# [Exercise instructions]
Reproduce the data from the line with "In what is seen" through the end of the data, swapping "large boulder" for "big rock" and changing nothing else. Give only those lines.

───── Available records ─────

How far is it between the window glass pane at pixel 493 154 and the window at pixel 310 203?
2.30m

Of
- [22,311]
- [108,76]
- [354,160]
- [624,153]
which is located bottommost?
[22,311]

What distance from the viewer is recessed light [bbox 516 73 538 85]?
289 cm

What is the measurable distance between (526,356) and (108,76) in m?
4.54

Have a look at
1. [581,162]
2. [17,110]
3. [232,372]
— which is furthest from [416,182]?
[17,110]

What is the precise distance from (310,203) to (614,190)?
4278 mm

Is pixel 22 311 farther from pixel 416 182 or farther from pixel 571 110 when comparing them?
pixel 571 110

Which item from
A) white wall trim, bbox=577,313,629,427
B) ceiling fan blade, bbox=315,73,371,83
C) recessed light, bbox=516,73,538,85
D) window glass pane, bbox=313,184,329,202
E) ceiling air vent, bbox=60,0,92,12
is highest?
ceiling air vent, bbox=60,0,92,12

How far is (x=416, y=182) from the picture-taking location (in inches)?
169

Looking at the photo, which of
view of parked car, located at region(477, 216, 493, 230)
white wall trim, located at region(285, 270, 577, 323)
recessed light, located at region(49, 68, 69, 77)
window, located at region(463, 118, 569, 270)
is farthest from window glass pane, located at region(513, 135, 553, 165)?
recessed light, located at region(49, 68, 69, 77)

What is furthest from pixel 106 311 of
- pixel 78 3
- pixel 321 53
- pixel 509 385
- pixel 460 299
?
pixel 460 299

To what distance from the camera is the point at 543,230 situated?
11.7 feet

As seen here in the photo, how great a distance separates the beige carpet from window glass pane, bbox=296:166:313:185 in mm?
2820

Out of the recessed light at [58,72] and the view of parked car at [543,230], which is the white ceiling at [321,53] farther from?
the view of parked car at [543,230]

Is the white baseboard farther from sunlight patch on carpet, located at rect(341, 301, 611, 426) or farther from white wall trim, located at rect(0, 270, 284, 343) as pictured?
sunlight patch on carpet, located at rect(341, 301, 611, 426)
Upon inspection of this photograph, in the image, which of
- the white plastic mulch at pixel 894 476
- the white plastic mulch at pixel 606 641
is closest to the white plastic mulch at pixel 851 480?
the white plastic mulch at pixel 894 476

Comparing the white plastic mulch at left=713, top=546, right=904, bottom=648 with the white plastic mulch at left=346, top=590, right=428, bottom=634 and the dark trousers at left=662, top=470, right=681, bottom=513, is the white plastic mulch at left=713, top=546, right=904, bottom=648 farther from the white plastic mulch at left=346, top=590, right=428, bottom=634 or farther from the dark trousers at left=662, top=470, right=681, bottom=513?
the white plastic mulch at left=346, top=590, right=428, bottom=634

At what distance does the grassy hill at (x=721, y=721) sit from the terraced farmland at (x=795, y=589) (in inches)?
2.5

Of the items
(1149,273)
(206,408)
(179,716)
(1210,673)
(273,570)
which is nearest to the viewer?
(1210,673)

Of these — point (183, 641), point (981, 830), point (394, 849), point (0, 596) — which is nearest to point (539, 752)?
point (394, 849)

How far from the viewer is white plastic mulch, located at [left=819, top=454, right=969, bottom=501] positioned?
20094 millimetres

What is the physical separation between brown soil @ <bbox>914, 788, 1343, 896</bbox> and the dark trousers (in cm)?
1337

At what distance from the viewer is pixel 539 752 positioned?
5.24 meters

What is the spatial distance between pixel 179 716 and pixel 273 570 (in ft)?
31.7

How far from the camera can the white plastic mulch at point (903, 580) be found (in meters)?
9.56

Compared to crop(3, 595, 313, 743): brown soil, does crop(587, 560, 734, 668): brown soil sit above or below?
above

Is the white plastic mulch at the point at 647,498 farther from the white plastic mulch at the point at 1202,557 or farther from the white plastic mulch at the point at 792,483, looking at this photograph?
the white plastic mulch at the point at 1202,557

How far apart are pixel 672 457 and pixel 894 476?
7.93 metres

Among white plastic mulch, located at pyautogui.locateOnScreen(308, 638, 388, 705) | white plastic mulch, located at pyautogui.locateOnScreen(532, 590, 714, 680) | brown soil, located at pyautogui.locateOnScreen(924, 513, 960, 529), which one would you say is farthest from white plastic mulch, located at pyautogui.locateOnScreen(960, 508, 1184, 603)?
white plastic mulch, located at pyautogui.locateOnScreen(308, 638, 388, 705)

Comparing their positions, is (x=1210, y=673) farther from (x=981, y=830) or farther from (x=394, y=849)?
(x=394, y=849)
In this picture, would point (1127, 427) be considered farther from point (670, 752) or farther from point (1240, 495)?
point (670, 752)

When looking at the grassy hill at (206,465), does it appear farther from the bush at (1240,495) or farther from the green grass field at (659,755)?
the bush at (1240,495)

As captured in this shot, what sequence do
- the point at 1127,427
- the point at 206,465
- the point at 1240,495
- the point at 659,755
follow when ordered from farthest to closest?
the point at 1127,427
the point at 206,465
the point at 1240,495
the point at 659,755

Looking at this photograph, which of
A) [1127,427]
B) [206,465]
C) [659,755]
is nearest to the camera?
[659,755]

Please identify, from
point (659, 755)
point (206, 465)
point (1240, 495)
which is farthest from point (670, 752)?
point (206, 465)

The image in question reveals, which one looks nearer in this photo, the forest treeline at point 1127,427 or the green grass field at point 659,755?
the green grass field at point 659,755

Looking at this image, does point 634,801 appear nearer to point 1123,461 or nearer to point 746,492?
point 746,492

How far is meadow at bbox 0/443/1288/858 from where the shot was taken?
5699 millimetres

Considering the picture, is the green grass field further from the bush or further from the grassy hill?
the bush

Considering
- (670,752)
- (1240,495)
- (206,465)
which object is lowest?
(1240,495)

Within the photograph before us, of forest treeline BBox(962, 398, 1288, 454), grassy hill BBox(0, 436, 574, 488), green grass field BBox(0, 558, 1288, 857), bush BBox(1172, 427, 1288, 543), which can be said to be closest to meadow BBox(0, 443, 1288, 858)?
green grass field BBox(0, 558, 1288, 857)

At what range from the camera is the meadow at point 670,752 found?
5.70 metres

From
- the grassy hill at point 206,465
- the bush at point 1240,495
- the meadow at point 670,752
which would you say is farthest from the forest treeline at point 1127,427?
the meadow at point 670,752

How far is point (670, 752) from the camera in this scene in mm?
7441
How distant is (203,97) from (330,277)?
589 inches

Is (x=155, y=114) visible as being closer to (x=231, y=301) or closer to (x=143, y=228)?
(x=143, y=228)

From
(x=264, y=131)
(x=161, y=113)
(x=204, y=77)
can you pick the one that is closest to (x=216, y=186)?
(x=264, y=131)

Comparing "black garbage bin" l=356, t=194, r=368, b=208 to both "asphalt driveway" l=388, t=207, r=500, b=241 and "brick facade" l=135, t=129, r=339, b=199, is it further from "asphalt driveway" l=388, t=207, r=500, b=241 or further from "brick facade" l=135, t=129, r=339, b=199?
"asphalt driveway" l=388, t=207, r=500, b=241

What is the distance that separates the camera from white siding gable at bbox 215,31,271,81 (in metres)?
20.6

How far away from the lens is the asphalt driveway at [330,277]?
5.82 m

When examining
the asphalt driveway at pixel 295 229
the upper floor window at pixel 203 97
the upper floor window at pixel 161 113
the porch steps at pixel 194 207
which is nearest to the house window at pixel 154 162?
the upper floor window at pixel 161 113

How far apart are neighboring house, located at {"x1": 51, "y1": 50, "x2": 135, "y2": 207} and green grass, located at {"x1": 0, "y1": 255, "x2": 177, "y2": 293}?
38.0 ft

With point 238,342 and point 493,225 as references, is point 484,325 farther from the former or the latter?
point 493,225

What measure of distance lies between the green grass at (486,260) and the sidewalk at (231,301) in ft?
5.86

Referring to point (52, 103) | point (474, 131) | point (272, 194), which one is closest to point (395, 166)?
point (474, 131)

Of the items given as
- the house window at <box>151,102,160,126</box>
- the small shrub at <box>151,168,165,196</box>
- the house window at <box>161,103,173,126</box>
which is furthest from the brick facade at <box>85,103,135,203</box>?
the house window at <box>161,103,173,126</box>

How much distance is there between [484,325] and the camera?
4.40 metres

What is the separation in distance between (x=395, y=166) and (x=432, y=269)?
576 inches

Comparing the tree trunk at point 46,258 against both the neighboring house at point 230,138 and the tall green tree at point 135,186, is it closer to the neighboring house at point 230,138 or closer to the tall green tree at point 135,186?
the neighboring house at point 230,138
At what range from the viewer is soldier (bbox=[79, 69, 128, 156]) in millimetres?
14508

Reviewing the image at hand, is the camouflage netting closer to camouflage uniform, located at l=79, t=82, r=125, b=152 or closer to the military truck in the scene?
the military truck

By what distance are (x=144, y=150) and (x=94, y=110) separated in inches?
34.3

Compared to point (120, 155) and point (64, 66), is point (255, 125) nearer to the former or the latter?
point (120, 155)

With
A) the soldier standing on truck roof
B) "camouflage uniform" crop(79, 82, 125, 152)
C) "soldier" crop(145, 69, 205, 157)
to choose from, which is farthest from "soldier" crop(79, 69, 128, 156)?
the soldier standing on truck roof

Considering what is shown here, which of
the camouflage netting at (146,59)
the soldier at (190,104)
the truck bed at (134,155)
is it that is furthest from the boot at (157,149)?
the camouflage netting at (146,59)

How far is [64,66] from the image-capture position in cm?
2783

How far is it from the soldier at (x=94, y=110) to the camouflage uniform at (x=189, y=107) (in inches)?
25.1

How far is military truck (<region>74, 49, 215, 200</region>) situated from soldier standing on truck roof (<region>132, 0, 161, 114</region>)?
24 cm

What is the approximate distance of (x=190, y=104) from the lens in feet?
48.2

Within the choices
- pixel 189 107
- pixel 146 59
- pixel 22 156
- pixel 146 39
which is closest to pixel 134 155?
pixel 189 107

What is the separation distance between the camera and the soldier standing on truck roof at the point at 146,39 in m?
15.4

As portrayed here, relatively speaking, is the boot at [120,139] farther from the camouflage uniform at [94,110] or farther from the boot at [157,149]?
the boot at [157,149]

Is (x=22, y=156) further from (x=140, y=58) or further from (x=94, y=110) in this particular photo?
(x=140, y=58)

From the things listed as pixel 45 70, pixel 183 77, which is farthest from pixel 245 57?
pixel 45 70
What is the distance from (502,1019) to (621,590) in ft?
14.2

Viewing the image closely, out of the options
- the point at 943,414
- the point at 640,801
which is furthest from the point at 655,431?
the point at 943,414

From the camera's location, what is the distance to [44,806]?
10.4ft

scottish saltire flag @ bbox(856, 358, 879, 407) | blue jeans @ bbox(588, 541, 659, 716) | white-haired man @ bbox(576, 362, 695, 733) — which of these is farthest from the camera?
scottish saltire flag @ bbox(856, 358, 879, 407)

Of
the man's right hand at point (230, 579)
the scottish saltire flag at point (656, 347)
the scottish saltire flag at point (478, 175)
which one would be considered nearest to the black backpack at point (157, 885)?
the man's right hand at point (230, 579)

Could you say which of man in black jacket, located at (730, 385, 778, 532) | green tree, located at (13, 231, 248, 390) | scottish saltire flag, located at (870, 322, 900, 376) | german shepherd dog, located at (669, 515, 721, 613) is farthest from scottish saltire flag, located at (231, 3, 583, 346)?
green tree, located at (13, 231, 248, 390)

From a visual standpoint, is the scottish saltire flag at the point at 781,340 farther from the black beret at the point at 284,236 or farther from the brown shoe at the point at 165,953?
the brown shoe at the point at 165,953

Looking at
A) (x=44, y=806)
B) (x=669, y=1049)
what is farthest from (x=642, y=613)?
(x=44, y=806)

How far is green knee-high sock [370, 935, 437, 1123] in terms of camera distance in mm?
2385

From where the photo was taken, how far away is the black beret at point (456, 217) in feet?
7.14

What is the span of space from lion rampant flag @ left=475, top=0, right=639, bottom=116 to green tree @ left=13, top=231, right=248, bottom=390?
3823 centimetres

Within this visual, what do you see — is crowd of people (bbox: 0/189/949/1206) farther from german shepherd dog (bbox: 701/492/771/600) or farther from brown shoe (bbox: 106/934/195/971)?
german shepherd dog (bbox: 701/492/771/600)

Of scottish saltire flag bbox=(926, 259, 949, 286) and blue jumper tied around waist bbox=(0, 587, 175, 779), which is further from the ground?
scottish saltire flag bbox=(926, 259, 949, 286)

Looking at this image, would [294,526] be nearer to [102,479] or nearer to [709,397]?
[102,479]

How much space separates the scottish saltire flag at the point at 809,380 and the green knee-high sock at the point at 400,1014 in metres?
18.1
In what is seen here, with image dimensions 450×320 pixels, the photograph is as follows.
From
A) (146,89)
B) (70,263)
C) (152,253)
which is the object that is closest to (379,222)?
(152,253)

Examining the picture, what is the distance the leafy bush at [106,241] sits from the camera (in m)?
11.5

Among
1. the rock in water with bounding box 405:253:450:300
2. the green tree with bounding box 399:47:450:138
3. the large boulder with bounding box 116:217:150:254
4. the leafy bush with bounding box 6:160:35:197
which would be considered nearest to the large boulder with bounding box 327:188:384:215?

─────

# [Task solution]
In what is seen here, with image dimensions 450×320 pixels, the photograph is as follows.
From
A) (146,89)
B) (70,263)
C) (152,253)
which is the object that is closest to (379,222)?
(152,253)

Examining the picture, what is the distance the leafy bush at [106,241] sits from the camera (in m)?
11.5

Among
1. the rock in water with bounding box 405:253:450:300
2. the green tree with bounding box 399:47:450:138
3. the big rock with bounding box 116:217:150:254
4. the leafy bush with bounding box 6:160:35:197
which would be considered nearest to the big rock with bounding box 327:188:384:215?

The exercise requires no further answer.